I loved the animated cartoon graphics of RealiBanjo, when I first saw it years ago.
It stuck in my memory. It cheers you up and make you wanna play some banjo.
It inspires playfulness.

I thought for 100% sure, come the day whenever I need to buy a dedicated banjo VST, that's the one that I wanna buy, with that cartoon, absolutely no question!

Even if years later I could no longer remember the exact product name or company name, I could still Google search for Banjo VST, search images, and quickly recognize it when I saw it. Stands out a mile from the crowd.

Also I vaguely remembered years ago seeing the same company that sold the animated cartoon Banjo VST also sold a fantastic solo lead trumpet VST with millions of great articulation, which I loved(!) and always knew I wanted to buy one day - but having completely forgotten what the company or product name was, I could just search Google and look for that easy to find animated Banjo plugin, then I've found the weblink for the same company Realitone who also make "Screaming Trumpet" - yep, that's the fantastic trumpet I vaguely remember - which I happily purchased earlier this year when it was on sale.

The world is sadly full of loads of very dull, boring charcoal grey VST's which consume loads of valuable screen real estate area just to waste it filled with an empty, soulless void of lifeless blank grey for an uninspiring GUI with one knob and a couple of sliders.. (cough* Spitfire* cough) so I think the brilliant RealiBanjo cheerful animated cartoon character brings a smile to my face, and makes me happy... (happy I'm not a redneck slowpoke) and that's a magnificent GUI to be very proud of.


----------



## Drundfunk (Jun 5, 2021)

Mike Greene said:


> [...] My concern, though, and the reason for this thread, is that some people don't like cartoon graphics on their "professional" instruments. (I intentionally waited for people's first responses before mentioning that, because I didn't want to tilt the scale.
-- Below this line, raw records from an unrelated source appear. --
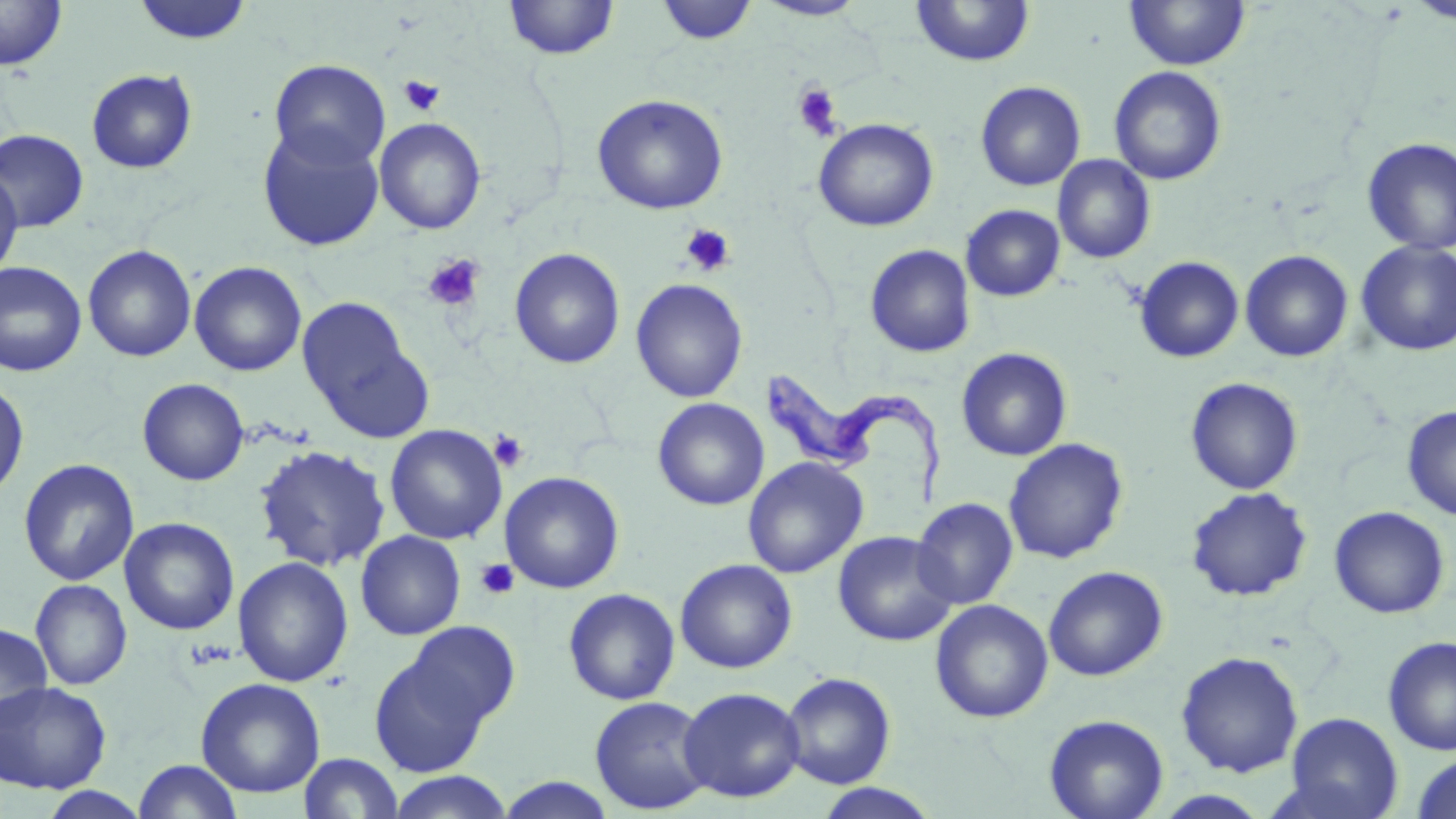
slide-level diagnosis = Trypanosoma brucei
modality = optical microscopy
uninfected red blood cell locations = approximate bounding boxes as (x1,y1)-(x2,y2) corner pairs in pixels: (504,0)-(620,60), (654,0)-(758,45), (753,0)-(868,21), (1124,0)-(1250,71), (1405,0)-(1456,26), (0,1)-(67,71), (132,1)-(255,46), (911,1)-(1035,68), (269,58)-(390,170), (1109,65)-(1227,185), (85,68)-(198,175), (975,81)-(1086,191), (591,93)-(728,214), (374,117)-(487,234), (814,118)-(938,232), (257,125)-(385,252), (0,129)-(89,232), (1361,137)-(1456,255), (1052,154)-(1156,264), (0,168)-(23,280), (961,204)-(1065,301), (1355,241)-(1456,357), (83,244)-(197,362), (865,244)-(976,358), (509,248)-(626,369), (1240,250)-(1354,362), (1134,256)-(1244,363), (0,260)-(87,377), (189,261)-(306,377), (630,278)-(748,403), (297,297)-(428,439), (956,347)-(1072,461), (1185,376)-(1303,495), (137,378)-(249,486), (0,381)-(29,501), (652,397)-(770,511), (1402,405)-(1456,521), (385,424)-(507,544), (1004,438)-(1128,564), (254,444)-(391,572), (743,456)-(868,579), (18,458)-(139,586), (500,471)-(625,594), (1185,487)-(1313,602), (912,498)-(1019,609), (1329,506)-(1450,618), (119,517)-(239,635), (355,530)-(466,640), (832,530)-(958,647), (232,556)-(354,687), (675,558)-(798,673), (1043,566)-(1169,681), (30,579)-(133,690), (563,588)-(680,705), (930,599)-(1053,724), (400,619)-(522,732), (0,623)-(53,730), (1382,635)-(1456,756), (369,644)-(496,778), (1175,650)-(1304,778), (780,672)-(896,789), (196,678)-(326,797), (0,680)-(112,793), (678,686)-(806,803), (589,696)-(713,815), (1282,712)-(1404,819), (1044,714)-(1169,819), (299,752)-(404,818), (1411,754)-(1456,819), (133,759)-(243,818), (386,771)-(514,819), (495,776)-(617,818), (813,784)-(941,818), (37,787)-(152,819), (1151,790)-(1273,818)
preparation = thin blood smear
image size = 1456×819 pixels
stain = May-Grünwald-Giemsa
magnification = 1000x
platelet locations = approximate bounding boxes as (x1,y1)-(x2,y2) corner pairs in pixels: (398,75)-(445,116), (793,83)-(843,140), (681,223)-(735,277), (422,253)-(485,312), (489,429)-(530,473), (475,558)-(519,600)
Trypanosoma brucei locations = approximate bounding boxes as (x1,y1)-(x2,y2) corner pairs in pixels: (766,368)-(945,506)
field of view = one of a larger specimen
I'm not sure I'm following this logic tbh. Why would an emoji be an improvement to a cartoon? An emoji is even worse imo. If you had an option C) neither, I'd have voted for this I guess. That being said, I personally don't necessarily dislike cartoon graphics, as long as they are being used for fun and quirky instruments. So for something like a fun whistle library it's kinda okay I guess (I could get used to it, but it would be listed at the very bottom), but I'd never buy a string library with cartoon graphics for example (exception: Something like a Tom & Jerry's cartoon string toolkit or something like that).


----------



## TeamLeader (Jun 5, 2021)

bottom one is more you Mike!


----------



## David Cuny (Jun 5, 2021)

Saturday morning, and I've got lots of unasked for opinions to share! Will my not being anything close to a professional designer deter me? Not in the slightest! 

I was going to be more polite about it, but I'll just say it: I _really_ don't like Option #1.

All in all, Option 1 _looks_ like it was done quickly and with less artfully.

The biggest issue is that the yellow on yellow means the emoji doesn't contrast with the busy, busy background. If you're really in love with this, adding a thick border to the emojii would help it stand out. Using flat shading in contrast to the textured background might make the image less busy and easier to read.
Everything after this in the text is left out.